What you need to do:
1 > Please answer these questions about the Amityville review:
(a) Who wrote the review?
(b) In what year did the Lutz story become a massive best-seller?
(c) How many days did the Lutz family stay in the home?
2 > In the entries, substitute "watch" for "clock" from the line with "Time of clock at [320,39,358,71]: 4:53" up to and including the line with "Time of clock at [613,542,668,617]: 8:04". Give only those lines, with nothing else changed.

Amityville Horror Trilogy (The Amityville Horror/Amityville II: The Possession/Amityville 3-D) [Blu-ray]
Blu-ray A - America - Shout! Factory
Review written by and copyright: Anthony Arrigo (6th January 2014).
The Film

Despite the “fact or fiction” controversies that have surrounded the infamous Amityville Horror tale, one undeniably true fact is it has somehow managed to become a cinematic institution that has survived for more than three decades. Very few horror properties have that much juice in the tank. This isn’t to say that every property released under the "Amityville" banner have been good – arguably, none have – but the endurance of what has more or less been revealed as a total fabrication is quite impressive. George & Kathy Lutz’s story, as told to author Jay Anson, became a massive best-seller in 1977, quickly paving the way for the first film, “The Amityville Horror” (1979), which was released just a couple years later. Since that time, there have been no less than ten (!) films in the “series” (using that term loosely since virtually none are connected in any meaningful way, house aside) released, with another scheduled to hit theaters later this year. One of the Lutz’s kids, Daniel, released his own documentary, “My Amityville Horror”, which detailed his account of the bizarre incidents that occurred during his family’s 28-day stay in the home. Suffice it to say, things don’t seem to be slowing down on the Amityville front. But let’s backtrack a bit. There may be an absurd number of films in the series, but few count past the first three. It’s like trying to keep track of the “Witchboard” (1986) series. They’re up to, what, thirteen now? The choicest gems of this series came right at the beginning, in quick succession, before being relegated to movie-of-the-week status on NBC (for 1989’s “Amityville 4: The Evil Escapes”) and, then, the direct-to-video hell it has labored in for quite some time. There was, of course, the Ryan Reynolds-led remake in 2005, but that entry was just as forgettable as anything else done in recent years. While none of the original films are necessarily good, there is a charming kitsch factor that has kept the horror community embracing them for all this time.

Records to process:
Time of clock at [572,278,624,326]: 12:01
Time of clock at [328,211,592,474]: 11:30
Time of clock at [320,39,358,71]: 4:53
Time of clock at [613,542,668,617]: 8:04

==

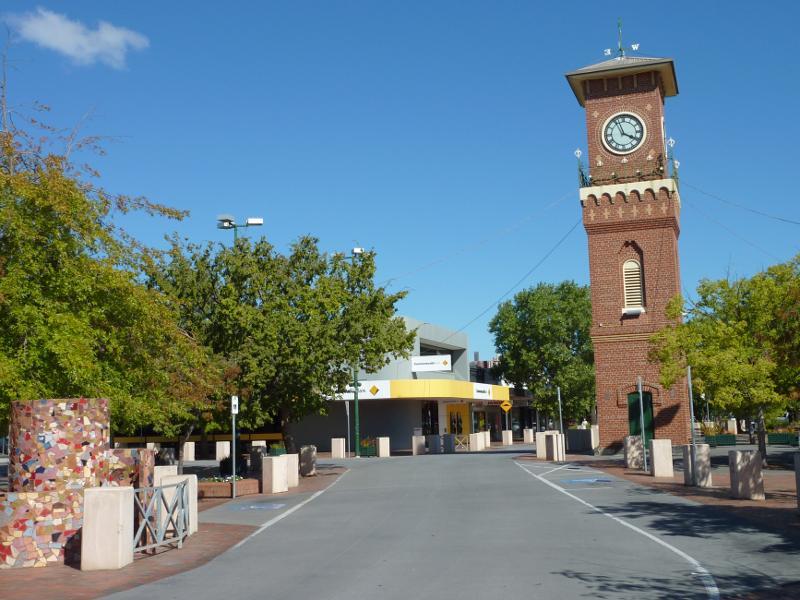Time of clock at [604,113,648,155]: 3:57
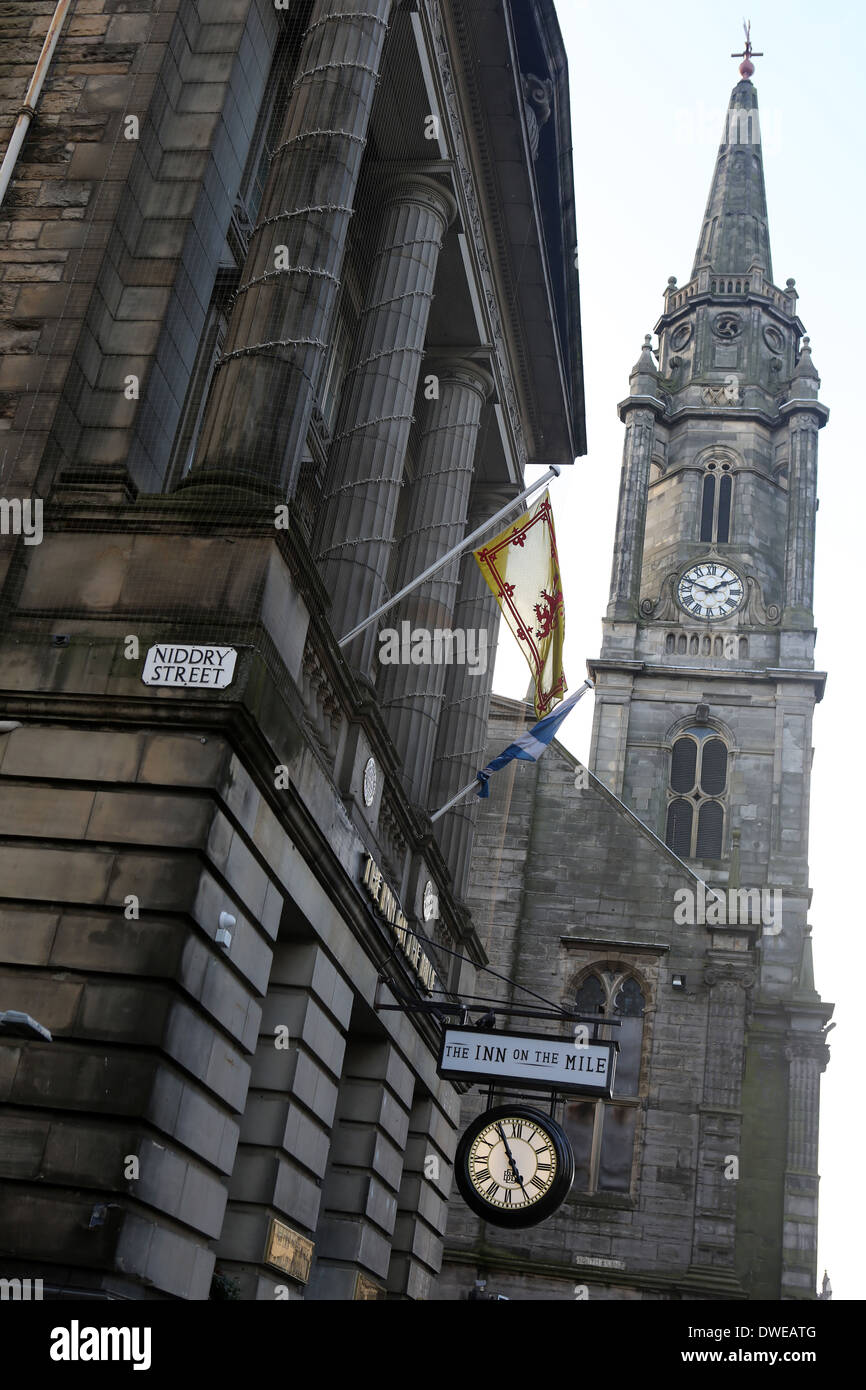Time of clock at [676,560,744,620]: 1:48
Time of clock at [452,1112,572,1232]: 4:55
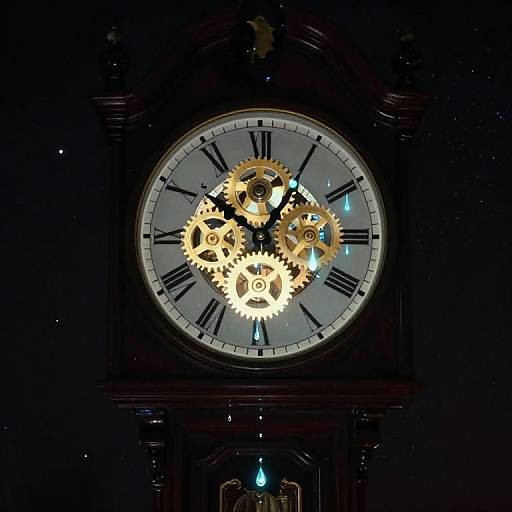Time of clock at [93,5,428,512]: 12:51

Exercise results:
1 >
(a) Anthony Arrigo
(b) 1977
(c) 28

2 >
Time of watch at [320,39,358,71]: 4:53
Time of watch at [613,542,668,617]: 8:04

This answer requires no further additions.